Giving users the dials, with sane defaults

Different people want different behavior, so I exposed the controls that matter: temperature, top-k, and top-p for shaping how creative or focused the responses are, plus toggles for a “thinking” mode versus a “fast” mode depending on whether you want careful reasoning or a quick reply. The risk with exposing model internals is overwhelming a casual user, so the rule was: every control has a good default, and you never need to touch any of them to get a solid answer. Power users get the dials. Everyone else gets something that just works out of the box.

Where vibe coding carried me

I am one person. I could not have shipped this typing every line. The AI assistant handled the parts that are tedious but well understood:

The chat UI: message bubbles, streaming token rendering, scroll behavior, the copy button, the empty state.
The model download manager: progress, resume after interruption, storage checks, and deletion to free space.
The settings layer: surfacing temperature, top-k, top-p, and the mode toggles in a way that a normal person can ignore safely.

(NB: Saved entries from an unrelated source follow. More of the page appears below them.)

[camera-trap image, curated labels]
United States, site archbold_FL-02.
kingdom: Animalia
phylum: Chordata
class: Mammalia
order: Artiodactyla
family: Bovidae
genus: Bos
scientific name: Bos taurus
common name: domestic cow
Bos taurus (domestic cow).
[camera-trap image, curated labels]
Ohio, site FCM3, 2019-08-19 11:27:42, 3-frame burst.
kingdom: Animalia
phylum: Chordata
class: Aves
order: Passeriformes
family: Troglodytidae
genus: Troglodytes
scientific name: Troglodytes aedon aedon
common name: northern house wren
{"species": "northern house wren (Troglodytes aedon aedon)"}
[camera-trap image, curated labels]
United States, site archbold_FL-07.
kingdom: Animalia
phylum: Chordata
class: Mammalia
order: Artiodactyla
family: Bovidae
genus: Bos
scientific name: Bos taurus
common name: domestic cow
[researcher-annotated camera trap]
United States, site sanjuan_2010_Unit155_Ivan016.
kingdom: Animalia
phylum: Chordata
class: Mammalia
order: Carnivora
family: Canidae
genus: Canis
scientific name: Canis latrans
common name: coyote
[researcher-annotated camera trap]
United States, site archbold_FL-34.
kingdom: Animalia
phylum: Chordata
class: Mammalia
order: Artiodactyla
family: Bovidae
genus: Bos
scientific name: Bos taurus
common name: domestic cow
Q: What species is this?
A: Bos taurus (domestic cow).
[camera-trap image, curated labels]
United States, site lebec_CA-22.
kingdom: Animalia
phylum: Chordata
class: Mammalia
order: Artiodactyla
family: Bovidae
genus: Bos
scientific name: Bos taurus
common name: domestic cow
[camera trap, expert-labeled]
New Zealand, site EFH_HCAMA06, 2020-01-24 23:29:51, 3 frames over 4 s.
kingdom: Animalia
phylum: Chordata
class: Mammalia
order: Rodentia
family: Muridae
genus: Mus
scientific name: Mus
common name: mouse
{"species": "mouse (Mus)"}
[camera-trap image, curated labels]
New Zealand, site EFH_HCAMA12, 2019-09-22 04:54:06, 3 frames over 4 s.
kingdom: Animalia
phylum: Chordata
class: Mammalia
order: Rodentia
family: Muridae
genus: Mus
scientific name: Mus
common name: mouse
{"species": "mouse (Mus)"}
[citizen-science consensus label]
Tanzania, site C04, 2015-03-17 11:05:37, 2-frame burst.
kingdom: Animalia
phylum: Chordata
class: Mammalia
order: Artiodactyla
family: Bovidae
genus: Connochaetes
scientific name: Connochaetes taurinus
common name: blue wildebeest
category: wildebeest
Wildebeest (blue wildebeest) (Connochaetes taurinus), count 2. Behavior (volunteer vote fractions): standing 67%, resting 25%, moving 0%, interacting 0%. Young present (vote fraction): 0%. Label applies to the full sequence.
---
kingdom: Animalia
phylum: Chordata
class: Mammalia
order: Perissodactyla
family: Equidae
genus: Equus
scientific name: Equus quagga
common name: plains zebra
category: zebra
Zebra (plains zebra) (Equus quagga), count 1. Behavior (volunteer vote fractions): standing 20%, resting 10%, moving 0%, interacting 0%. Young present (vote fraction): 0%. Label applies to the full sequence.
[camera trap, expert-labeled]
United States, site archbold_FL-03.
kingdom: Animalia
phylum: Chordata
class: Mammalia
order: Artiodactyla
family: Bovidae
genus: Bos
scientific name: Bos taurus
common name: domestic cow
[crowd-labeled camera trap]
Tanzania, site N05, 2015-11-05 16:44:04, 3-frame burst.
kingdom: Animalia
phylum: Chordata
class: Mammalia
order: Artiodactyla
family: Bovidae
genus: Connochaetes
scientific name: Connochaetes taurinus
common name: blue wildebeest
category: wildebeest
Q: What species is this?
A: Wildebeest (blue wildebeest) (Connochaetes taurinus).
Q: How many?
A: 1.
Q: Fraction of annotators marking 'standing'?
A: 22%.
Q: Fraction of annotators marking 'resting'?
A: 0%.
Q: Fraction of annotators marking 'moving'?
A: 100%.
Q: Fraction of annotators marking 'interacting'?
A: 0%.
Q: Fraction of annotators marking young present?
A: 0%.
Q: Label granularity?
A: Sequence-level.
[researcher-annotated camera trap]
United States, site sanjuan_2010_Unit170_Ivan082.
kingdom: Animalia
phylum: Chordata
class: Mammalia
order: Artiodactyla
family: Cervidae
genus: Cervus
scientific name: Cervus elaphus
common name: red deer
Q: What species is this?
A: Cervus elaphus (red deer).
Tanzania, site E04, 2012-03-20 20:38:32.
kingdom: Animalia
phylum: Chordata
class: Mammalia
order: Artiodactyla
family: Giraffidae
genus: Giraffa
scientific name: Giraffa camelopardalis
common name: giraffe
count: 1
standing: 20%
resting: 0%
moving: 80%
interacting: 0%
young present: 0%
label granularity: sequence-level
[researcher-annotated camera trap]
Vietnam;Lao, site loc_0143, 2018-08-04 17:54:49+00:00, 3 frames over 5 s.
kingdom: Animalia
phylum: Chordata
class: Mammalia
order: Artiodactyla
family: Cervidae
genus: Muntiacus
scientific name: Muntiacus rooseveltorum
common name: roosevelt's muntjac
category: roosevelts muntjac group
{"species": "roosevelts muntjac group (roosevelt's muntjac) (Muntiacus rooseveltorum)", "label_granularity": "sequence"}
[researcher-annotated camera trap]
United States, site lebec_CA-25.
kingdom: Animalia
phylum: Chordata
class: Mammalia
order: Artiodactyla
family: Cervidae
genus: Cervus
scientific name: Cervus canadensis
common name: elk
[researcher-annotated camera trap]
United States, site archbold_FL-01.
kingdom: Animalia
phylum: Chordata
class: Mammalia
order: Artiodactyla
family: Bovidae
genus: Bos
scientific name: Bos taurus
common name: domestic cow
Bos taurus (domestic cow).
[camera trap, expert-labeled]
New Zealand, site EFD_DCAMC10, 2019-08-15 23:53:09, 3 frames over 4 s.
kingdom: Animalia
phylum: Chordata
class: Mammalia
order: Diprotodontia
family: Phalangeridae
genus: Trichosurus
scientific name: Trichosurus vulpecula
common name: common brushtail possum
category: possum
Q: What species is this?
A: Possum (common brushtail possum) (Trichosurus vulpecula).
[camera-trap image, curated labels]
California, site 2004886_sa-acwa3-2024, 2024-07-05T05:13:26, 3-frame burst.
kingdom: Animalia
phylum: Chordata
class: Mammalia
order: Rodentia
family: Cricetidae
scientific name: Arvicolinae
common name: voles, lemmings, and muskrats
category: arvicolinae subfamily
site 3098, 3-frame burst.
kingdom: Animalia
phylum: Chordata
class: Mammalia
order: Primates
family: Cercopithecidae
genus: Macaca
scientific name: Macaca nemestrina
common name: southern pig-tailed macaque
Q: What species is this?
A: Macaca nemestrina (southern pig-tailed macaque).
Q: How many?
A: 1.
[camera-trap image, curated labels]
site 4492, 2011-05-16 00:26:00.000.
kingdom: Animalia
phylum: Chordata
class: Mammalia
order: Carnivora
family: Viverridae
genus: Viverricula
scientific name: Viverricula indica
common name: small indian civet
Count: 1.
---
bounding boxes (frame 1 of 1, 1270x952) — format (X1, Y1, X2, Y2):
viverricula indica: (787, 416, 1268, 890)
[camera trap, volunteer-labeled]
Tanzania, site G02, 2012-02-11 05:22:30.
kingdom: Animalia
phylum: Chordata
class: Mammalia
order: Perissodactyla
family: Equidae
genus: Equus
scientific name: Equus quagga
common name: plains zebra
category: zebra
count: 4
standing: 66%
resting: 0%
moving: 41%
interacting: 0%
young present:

What I had to own personally was the hard 20 percent: wiring up on-device inference, managing memory so the app does not get killed mid-generation, and tuning the defaults so a non-technical person gets a good answer without touching a single slider. That split, where the AI does the boilerplate and you own the load-bearing parts, is the whole game. I wrote about it in what vibe coding actually is.

Product decisions that mattered

One-time download, then offline forever. The only moment of friction is the first model download. After that, zero network and zero waiting, ever.
No account. An account is a privacy promise you can break. No account means there is nothing to leak, nothing to breach, and nothing to log in to.
Sensible defaults, optional depth. Casual users get a model that just answers. Power users get the sampling controls. Neither group is punished for the other.
Free. With no server costs to cover, there is no subscription to justify, which also means no billing, no payment processing, and no churn to manage.

What I would tell another builder

On-device AI feels like magic to users precisely because everyone assumes it is impossible. “You can run that on a phone?” That gap between expectation and reality is a wonderful place to build a product, because the perceived difficulty is doing your marketing for you. But respect the constraints. Pick models per device tier, be honest about what a small model can and cannot do, and spend your scarce hand-written effort on memory and performance, not on the parts an AI can scaffold in an afternoon.

The result is an app I actually use, on planes, on the subway, and any time I would rather not hand my private thoughts to a server. That is the kind of product worth shipping: one you reach for yourself. Building privacy-first apps turned into a whole theme for me, which I dug into again with an offline speech-to-text app.